The concept of a stable SDM with a multi-bit output is what underlies the majority of chipset-based DAC designs today, such as those from Wolfson, ESS, Cirrus Logic, and AKM. These types of DAC upsample any incoming signal - whether PCM or DSD - using a high sample rate SDM with a small number of bits in the quantizer - usually not more than three - driving a simplified multi-bit analog conversion stage.
Lipshitz and Vanderkooy’s paper was of course subjected to counter-arguments, mostly (but not exclusively) from within the Sony/Phillips sphere of influence. This spawned a bit of thrust and counter-thrust, but by and large further interest within the academic community completely dried up within a very short time. The prevailing opinion appears to accept the validity of Lipshitz and Vanderkooy from a mathematical perspective, but is willing to also accept that once measures are taken to keep any inherent imperfections of 1-bit audio below certain presumed limits of audibility, 1-bit audio bitstreams can indeed be made to work extremely well.
Where we have reached from a theoretical perspective is the point where our ability to actually implement DSD in the ADC and DAC domains is more of a limiting factor than our ability to understand the perfectibility (or otherwise) of the format itself. Most of the recently published research on 1-bit audio focuses instead on the SDMs used to construct ADCs. These are implemented in silicon on mixed-signal ICs, and are often quite stunningly complex. Power consumption, speed, stability, and chip size are the areas that interest researchers. From a practicality perspective, 1-bit audio has broad applicability and interest beyond the limited sphere of high-end audio, which alone cannot come close to justifying such an active level of R&D. Interestingly though, few and far between are the papers on DACs.

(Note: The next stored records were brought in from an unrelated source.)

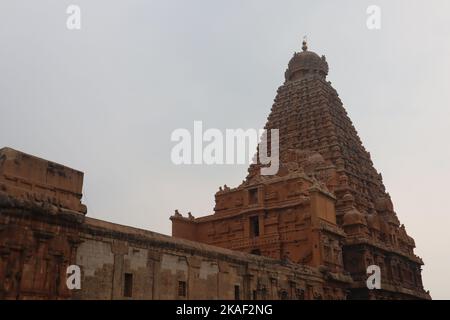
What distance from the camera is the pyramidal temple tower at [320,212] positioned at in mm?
40250

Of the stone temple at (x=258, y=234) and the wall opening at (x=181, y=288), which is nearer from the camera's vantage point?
the stone temple at (x=258, y=234)

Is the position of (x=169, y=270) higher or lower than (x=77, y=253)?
lower

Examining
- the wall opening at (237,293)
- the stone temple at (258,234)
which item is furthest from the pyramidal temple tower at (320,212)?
the wall opening at (237,293)

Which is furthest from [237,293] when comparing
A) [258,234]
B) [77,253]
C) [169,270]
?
[258,234]

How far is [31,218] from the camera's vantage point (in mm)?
21484

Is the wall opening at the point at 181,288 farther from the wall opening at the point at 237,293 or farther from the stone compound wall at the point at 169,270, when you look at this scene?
the wall opening at the point at 237,293

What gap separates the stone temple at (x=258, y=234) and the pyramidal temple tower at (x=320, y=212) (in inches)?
4.6

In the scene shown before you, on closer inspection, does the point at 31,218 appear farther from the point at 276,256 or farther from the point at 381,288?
the point at 381,288

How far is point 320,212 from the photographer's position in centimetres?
4019

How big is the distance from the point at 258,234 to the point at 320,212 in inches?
231

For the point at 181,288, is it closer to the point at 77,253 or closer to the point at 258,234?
the point at 77,253

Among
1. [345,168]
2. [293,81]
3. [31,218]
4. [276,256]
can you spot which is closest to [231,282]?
[276,256]

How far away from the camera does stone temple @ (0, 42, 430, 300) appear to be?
2169 cm
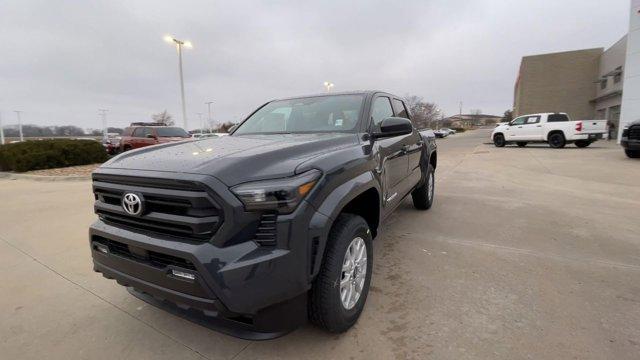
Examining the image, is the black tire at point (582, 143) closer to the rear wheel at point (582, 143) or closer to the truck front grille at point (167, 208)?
the rear wheel at point (582, 143)

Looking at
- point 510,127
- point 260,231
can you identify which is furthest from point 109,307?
point 510,127

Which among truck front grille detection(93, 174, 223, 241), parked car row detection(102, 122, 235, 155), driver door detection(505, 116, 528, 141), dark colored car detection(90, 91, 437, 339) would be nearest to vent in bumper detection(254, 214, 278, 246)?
dark colored car detection(90, 91, 437, 339)

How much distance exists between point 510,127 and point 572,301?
20111 mm

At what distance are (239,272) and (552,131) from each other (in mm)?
20647

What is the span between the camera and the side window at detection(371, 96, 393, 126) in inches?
133

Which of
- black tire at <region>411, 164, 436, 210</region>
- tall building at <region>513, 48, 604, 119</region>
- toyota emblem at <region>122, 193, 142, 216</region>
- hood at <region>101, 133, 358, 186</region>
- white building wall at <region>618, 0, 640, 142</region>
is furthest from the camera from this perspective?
tall building at <region>513, 48, 604, 119</region>

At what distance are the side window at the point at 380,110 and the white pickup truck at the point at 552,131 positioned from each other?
17594 millimetres

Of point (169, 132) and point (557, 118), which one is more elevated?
point (557, 118)

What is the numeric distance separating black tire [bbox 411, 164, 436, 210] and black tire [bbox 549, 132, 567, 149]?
16.1 metres

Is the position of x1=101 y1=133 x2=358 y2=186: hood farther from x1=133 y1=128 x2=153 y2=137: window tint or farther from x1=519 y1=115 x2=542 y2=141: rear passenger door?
x1=519 y1=115 x2=542 y2=141: rear passenger door

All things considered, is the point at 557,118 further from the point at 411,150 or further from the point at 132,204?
the point at 132,204

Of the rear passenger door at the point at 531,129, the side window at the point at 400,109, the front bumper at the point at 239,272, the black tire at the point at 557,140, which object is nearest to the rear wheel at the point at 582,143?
the black tire at the point at 557,140

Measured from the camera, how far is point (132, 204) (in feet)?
6.77

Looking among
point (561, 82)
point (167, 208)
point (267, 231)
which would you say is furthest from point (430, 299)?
point (561, 82)
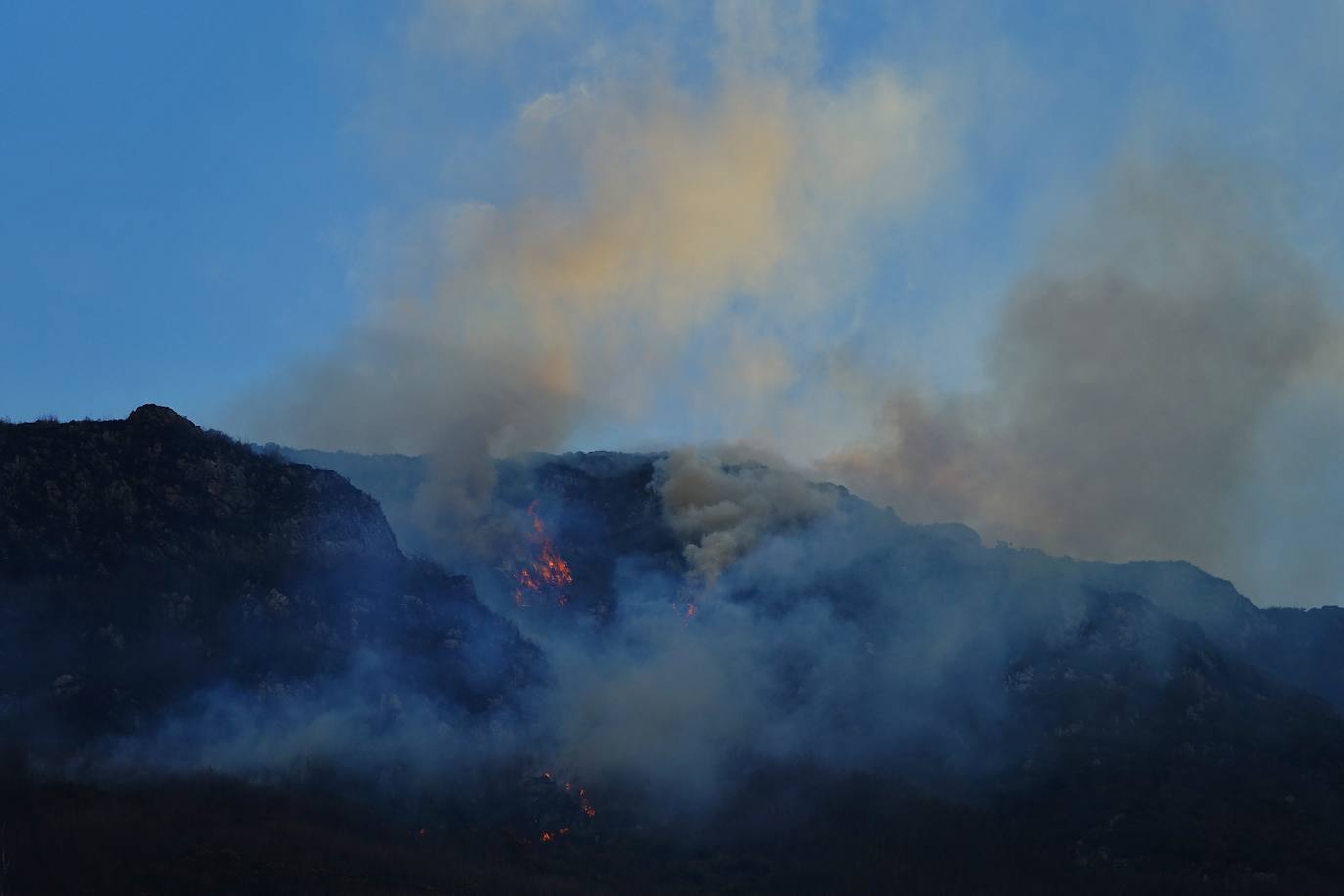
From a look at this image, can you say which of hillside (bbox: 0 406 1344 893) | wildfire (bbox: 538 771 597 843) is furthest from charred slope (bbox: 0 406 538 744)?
wildfire (bbox: 538 771 597 843)

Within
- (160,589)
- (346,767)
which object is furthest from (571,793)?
(160,589)

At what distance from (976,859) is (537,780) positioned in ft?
197

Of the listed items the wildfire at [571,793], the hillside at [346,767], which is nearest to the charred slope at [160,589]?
the hillside at [346,767]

For all that, the current resurgence of DSD which has swept the high-end audio scene grew up after the Lipshitz and Vanderkooy debate had blown over. Clearly, the DSD movement did NOT meet its Waterloo in Lipshitz and Vanderkooy. Its new-found popularity is based not on arcane adherence to theoretical tenets, but on broadly-based observations that, to many ears, DSD persists in sounding better than PCM. It is certainly true that the very best audio that I personally have ever heard was from DSD sources, played back through the Light Harmonic Da Vinci Dual DAC. However, using my current reference, a PS Audio DirectStream DAC, I do not hear any significant difference at all between DSD and the best possible PCM transcodes.
There is no doubt in my mind that we haven’t heard the last of this. We just need to be true to ourselves at all times and keep an open mind. The most important thing is to not allow ourselves to become too tightly wed to one viewpoint or another to the extent that we become blinkered.